Goal of the exercise => In the records below, find the line with "2) cenę podaną"; retype that line and all the following lines through the end, exactly, and add nothing.

Data shown =>
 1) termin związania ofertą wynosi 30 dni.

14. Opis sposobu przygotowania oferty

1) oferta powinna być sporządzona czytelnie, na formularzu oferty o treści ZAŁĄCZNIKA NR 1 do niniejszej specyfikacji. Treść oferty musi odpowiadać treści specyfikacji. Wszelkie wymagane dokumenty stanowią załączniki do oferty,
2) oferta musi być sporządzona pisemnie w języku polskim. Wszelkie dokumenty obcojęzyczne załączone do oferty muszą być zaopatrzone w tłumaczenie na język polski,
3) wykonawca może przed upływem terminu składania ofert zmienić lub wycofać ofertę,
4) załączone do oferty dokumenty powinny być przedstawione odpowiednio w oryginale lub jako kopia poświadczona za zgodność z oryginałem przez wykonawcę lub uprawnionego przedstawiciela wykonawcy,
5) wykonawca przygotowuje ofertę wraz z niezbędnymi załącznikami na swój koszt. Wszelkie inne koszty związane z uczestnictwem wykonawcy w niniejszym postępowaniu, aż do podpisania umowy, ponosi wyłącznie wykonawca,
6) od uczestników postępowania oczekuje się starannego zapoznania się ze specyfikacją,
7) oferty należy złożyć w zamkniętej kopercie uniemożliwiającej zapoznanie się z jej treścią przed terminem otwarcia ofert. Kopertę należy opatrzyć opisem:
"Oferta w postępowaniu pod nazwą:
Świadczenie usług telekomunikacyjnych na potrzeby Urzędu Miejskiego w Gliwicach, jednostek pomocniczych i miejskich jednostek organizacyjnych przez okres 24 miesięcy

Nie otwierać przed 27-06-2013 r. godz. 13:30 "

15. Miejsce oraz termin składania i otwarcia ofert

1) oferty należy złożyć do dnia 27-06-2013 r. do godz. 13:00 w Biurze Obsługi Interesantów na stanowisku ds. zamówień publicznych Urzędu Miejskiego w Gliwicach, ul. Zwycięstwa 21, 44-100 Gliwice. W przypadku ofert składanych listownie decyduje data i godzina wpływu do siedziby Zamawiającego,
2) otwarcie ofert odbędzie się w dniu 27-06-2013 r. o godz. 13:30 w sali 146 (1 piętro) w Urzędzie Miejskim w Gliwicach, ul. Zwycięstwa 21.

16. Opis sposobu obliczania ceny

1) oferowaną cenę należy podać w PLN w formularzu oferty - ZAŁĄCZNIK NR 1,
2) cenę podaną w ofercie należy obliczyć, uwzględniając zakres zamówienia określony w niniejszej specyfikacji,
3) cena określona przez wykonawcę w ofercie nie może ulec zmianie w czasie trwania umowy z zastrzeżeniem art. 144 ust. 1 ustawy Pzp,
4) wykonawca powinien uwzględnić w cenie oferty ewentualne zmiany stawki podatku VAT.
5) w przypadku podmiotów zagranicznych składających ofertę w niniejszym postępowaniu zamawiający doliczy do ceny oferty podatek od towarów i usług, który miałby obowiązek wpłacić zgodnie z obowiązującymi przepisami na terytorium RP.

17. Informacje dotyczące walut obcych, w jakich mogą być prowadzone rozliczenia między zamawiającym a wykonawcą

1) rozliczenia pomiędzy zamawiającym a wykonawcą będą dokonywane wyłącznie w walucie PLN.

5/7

Output of the exercise =>
2) cenę podaną w ofercie należy obliczyć, uwzględniając zakres zamówienia określony w niniejszej specyfikacji,
3) cena określona przez wykonawcę w ofercie nie może ulec zmianie w czasie trwania umowy z zastrzeżeniem art. 144 ust. 1 ustawy Pzp,
4) wykonawca powinien uwzględnić w cenie oferty ewentualne zmiany stawki podatku VAT.
5) w przypadku podmiotów zagranicznych składających ofertę w niniejszym postępowaniu zamawiający doliczy do ceny oferty podatek od towarów i usług, który miałby obowiązek wpłacić zgodnie z obowiązującymi przepisami na terytorium RP.

17. Informacje dotyczące walut obcych, w jakich mogą być prowadzone rozliczenia między zamawiającym a wykonawcą

1) rozliczenia pomiędzy zamawiającym a wykonawcą będą dokonywane wyłącznie w walucie PLN.

5/7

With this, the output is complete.